● TEXT ZUM LESEN:
________________________________________
Drei Lehren aus dem Robo-Debt-Fall

Robo-Debt ist ein Paradebeispiel für den missglückten Einsatz algorithmischer Systeme in gesellschaftlich relevanten Zusammenhängen und doch lässt sich daraus etwas lernen.

 

  1. Effizienz immer am gesellschaftlich Sinnvollen messen

Einer der Hauptgründe für die Einführung des OCI Systems war die Leistungssteigerung in der Bearbeitung. Das Centrelink-Debakel macht jedoch deutlich, dass das verlockende Versprechen der erhöhten Effizienz nicht Anlass für den verfrühten Einsatz einer Software sein darf. Besonders wenn ein Algorithmus Menschen bewertet, sind die Anforderungen an dessen Zuverlässigkeit außerordentlich hoch und das Sicherstellen von Teilhabe muss das oberste Ziel sein. Menschliche Arbeitskraft durch Software zu ersetzen darf somit kein Selbstzweck sein, sondern Kernbestandteil eines Technikeinsatzes, der die faire Partizipation aller Individuen am gesellschaftlichen Leben in den Vordergrund stellt.
________________________________________
● DATENSÄTZE IM AUSZUG:
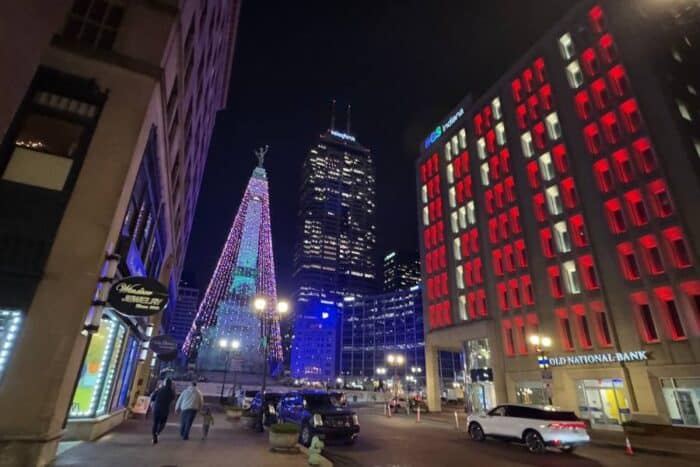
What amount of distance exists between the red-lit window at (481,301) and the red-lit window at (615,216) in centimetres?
1469

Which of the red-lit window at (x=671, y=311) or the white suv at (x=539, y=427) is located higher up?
the red-lit window at (x=671, y=311)

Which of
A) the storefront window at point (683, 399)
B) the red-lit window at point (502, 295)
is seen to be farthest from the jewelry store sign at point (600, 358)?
the red-lit window at point (502, 295)

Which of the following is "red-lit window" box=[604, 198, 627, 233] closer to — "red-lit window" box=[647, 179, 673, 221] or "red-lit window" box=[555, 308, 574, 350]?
"red-lit window" box=[647, 179, 673, 221]

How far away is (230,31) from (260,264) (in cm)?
3157

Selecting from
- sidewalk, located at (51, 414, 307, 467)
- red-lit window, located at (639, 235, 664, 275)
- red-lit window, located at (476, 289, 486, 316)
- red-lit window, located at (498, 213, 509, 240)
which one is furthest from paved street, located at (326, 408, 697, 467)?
red-lit window, located at (498, 213, 509, 240)

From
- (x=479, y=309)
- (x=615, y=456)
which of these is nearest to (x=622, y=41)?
(x=479, y=309)

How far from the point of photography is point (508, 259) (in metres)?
40.0

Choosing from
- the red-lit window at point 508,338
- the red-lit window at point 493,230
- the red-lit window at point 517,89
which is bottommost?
the red-lit window at point 508,338

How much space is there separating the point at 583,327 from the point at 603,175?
43.8ft

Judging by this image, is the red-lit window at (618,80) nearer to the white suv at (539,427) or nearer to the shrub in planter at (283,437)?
the white suv at (539,427)

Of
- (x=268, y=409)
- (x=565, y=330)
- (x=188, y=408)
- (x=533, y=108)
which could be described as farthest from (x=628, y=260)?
(x=188, y=408)

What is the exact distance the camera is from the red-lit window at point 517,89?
43.0m

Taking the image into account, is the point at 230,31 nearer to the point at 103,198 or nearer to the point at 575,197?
the point at 103,198

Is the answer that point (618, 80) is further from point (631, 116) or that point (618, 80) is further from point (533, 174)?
point (533, 174)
________________________________________
● IHRE AUFGABE: Führen Sie den Text über die Lehren aus dem Robo-Debt-Fall im Anschluss an seinen letzten Satz weiter. Die Datensätze werden hier nicht gebraucht.

● ANTWORT ZUR AUFGABE:
 

  1. Ziele und Umsetzung vor dem Einsatz öffentlich diskutieren und prüfen

Um Teilhabe zu ermöglichen, muss vor der Einführung einer Software sichergestellt werden, dass das Wohl des Einzelnen nicht im Namen der Effizienz riskiert wird. Wenn ein solches System in gesellschaftlich sensiblen Fragen entscheidet, ist Transparenz über dessen Einsatz unumgänglich. Das Ziel muss klar benannt werden, ebenso wie Kriterien zu dessen Qualitätsprüfung. Im Falle von Centrelink wäre dies zum Beispiel ein wissenschaftlich solider Vergleich der Fehlerquoten menschlicher und maschineller Entscheidung gewesen. Nur auf Basis solcher Informationen kann ein öffentlicher Diskurs entstehen, der die Verbesserung von ADM Prozessen zum Ziel hat.

Wenn Menschen bewertet werden, darf dies nicht durch eine sogenannte „Bananen-Software“ geschehen, die unfertig auf den Markt gebracht wird und im Einsatz reift. Für Trial und Error ist der Einsatz zu hoch.

 

  1. Effektive Beschwerde- und Korrekturmöglichkeiten für Betroffene schaffen

Es ist ironisch, dass der verantwortliche Algorithmus in Australien ausgerechnet im Department für Human Services eingesetzt wurde, denn genau darin scheiterte er: sich in den Dienst des Menschen zu stellen.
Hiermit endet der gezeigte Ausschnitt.